Dataset excerpt:
◆ ◆ ◆ ◆
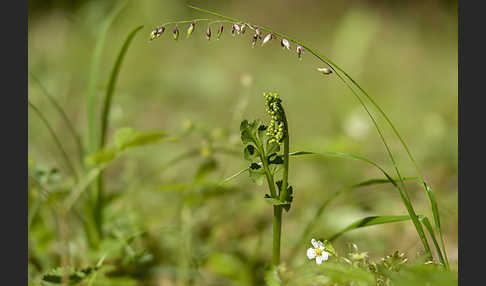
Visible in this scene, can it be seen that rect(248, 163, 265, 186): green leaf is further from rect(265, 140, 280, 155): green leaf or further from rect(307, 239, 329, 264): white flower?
rect(307, 239, 329, 264): white flower

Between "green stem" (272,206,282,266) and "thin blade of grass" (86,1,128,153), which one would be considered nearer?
"green stem" (272,206,282,266)

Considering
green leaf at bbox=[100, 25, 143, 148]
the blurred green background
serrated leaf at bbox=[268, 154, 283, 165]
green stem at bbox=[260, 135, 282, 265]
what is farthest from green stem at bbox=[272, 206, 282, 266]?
green leaf at bbox=[100, 25, 143, 148]

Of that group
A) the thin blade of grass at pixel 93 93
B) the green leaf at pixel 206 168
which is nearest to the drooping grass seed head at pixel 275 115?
the green leaf at pixel 206 168

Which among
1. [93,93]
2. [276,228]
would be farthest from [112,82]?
[276,228]

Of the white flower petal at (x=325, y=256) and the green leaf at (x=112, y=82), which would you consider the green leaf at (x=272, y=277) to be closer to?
the white flower petal at (x=325, y=256)

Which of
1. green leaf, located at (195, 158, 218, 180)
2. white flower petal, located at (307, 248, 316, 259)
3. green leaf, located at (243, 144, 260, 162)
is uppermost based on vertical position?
green leaf, located at (195, 158, 218, 180)

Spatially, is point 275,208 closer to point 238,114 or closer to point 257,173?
point 257,173
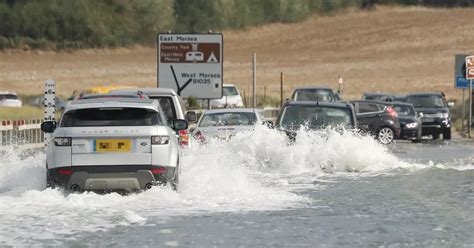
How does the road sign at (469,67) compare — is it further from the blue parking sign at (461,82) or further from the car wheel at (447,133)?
the blue parking sign at (461,82)

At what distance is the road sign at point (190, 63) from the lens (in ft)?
115

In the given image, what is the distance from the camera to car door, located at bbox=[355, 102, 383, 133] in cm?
3550

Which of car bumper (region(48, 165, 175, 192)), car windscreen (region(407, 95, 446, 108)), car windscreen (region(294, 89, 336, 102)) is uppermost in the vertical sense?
car windscreen (region(294, 89, 336, 102))

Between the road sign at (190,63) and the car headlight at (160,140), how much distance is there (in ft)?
59.2

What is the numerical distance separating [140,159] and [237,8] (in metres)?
85.2

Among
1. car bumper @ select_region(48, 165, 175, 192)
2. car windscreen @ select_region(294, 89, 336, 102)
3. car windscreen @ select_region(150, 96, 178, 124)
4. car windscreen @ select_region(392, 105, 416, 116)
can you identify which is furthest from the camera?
car windscreen @ select_region(294, 89, 336, 102)

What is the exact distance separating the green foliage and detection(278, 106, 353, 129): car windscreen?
2695 inches

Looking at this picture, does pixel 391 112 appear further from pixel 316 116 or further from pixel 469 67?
pixel 316 116

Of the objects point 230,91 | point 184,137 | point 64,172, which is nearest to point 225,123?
point 184,137

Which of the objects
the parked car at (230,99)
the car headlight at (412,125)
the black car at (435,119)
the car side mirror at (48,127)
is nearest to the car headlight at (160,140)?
the car side mirror at (48,127)

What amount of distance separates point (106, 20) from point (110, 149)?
259 ft

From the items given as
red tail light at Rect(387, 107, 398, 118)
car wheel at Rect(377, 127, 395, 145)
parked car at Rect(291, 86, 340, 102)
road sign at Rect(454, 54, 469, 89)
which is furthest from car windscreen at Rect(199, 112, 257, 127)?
road sign at Rect(454, 54, 469, 89)

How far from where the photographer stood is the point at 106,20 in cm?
9481

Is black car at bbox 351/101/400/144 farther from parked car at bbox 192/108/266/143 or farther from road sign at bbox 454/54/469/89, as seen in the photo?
road sign at bbox 454/54/469/89
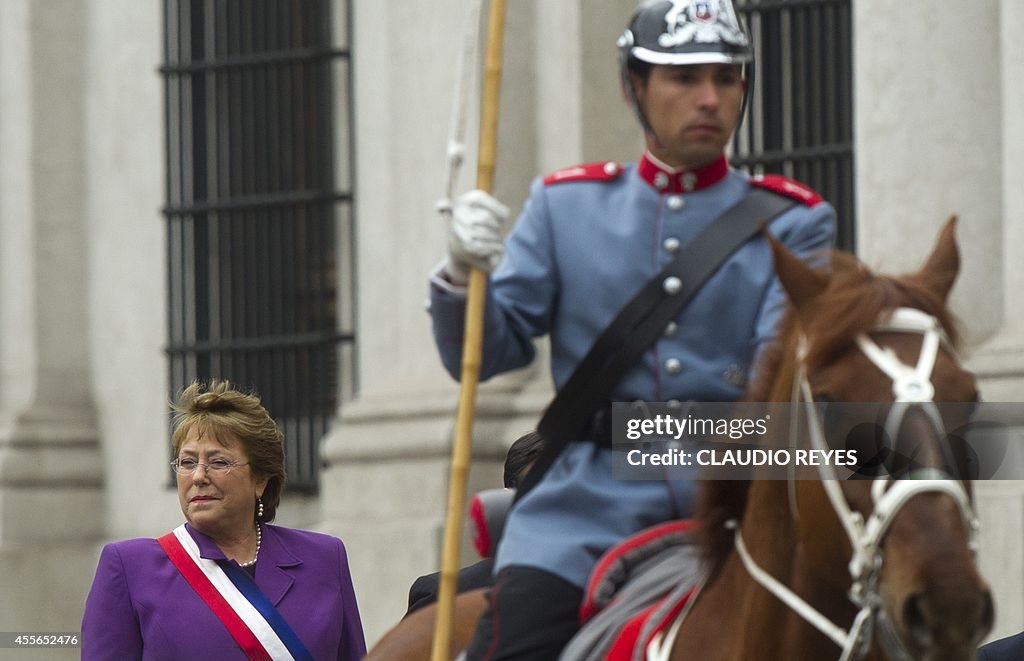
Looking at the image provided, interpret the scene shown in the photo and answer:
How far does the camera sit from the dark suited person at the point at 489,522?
4.30 meters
◆ ◆ ◆ ◆
[Exercise task]:
Repeat each line of the records above exactly, but do not copy the pictures.

[Response to this exercise]:
Visible in this scene, can it be seen that rect(248, 163, 265, 186): green leaf is further from rect(265, 140, 280, 155): green leaf or further from rect(307, 239, 329, 264): white flower?
rect(307, 239, 329, 264): white flower

Between "green stem" (272,206,282,266) and "thin blade of grass" (86,1,128,153), which one would be considered nearer?
"green stem" (272,206,282,266)

Considering
green leaf at bbox=[100, 25, 143, 148]
the blurred green background
serrated leaf at bbox=[268, 154, 283, 165]
green stem at bbox=[260, 135, 282, 265]
what is farthest from green stem at bbox=[272, 206, 282, 266]?
green leaf at bbox=[100, 25, 143, 148]

Of that group
A) the thin blade of grass at pixel 93 93
B) the green leaf at pixel 206 168
which is nearest to the drooping grass seed head at pixel 275 115?
the green leaf at pixel 206 168

Which among
1. [93,93]
2. [276,228]
would be farthest from [112,82]?
[276,228]

Of the white flower petal at (x=325, y=256) and the green leaf at (x=112, y=82), which would you consider the green leaf at (x=272, y=277) to be closer to?
the white flower petal at (x=325, y=256)

Which of
1. green leaf, located at (195, 158, 218, 180)
2. white flower petal, located at (307, 248, 316, 259)
3. green leaf, located at (243, 144, 260, 162)
is uppermost based on vertical position?
green leaf, located at (195, 158, 218, 180)

Spatially, is point 275,208 closer to point 238,114 or closer to point 257,173?
point 257,173
How does the road sign at (469,67) compare — is it further from the blue parking sign at (461,82) or further from the car wheel at (447,133)?
the blue parking sign at (461,82)

At what distance is the road sign at point (190, 63) from the lens (in ft)?
115

In the given image, what is the distance from the camera to car door, located at bbox=[355, 102, 383, 133] in cm?
3550

Which of car bumper (region(48, 165, 175, 192)), car windscreen (region(407, 95, 446, 108)), car windscreen (region(294, 89, 336, 102)) is uppermost in the vertical sense?
car windscreen (region(294, 89, 336, 102))

Between the road sign at (190,63) and the car headlight at (160,140), how much distance is there (in ft)?
59.2

What is the numerical distance separating [140,159] and [237,8] (in metres)?
85.2

Among
1. car bumper @ select_region(48, 165, 175, 192)
2. car windscreen @ select_region(294, 89, 336, 102)
3. car windscreen @ select_region(150, 96, 178, 124)
4. car windscreen @ select_region(392, 105, 416, 116)
can you identify which is furthest from the camera?
car windscreen @ select_region(294, 89, 336, 102)

What is the exact distance separating the green foliage and detection(278, 106, 353, 129): car windscreen?
2695 inches

Looking at this picture, does pixel 391 112 appear further from pixel 316 116 or further from pixel 469 67?
pixel 316 116

Of the objects point 230,91 | point 184,137 | point 64,172, which is nearest to point 225,123?
point 184,137

Which of the objects
the parked car at (230,99)
the car headlight at (412,125)
the black car at (435,119)
the car side mirror at (48,127)
is nearest to the car headlight at (160,140)?
the car side mirror at (48,127)

What amount of distance separates point (106, 20) from point (110, 149)?
259 ft

From the items given as
red tail light at Rect(387, 107, 398, 118)
car wheel at Rect(377, 127, 395, 145)
parked car at Rect(291, 86, 340, 102)
road sign at Rect(454, 54, 469, 89)
which is furthest from car windscreen at Rect(199, 112, 257, 127)?
road sign at Rect(454, 54, 469, 89)

How far from where the photographer stood is the point at 106,20 in cm?
9481

Is black car at bbox 351/101/400/144 farther from parked car at bbox 192/108/266/143 or farther from road sign at bbox 454/54/469/89, as seen in the photo?
road sign at bbox 454/54/469/89
Looking at the image provided, interpret the scene shown in the photo and answer:
How far does the camera sit from the dark suited person at the point at 489,522?
4.30 meters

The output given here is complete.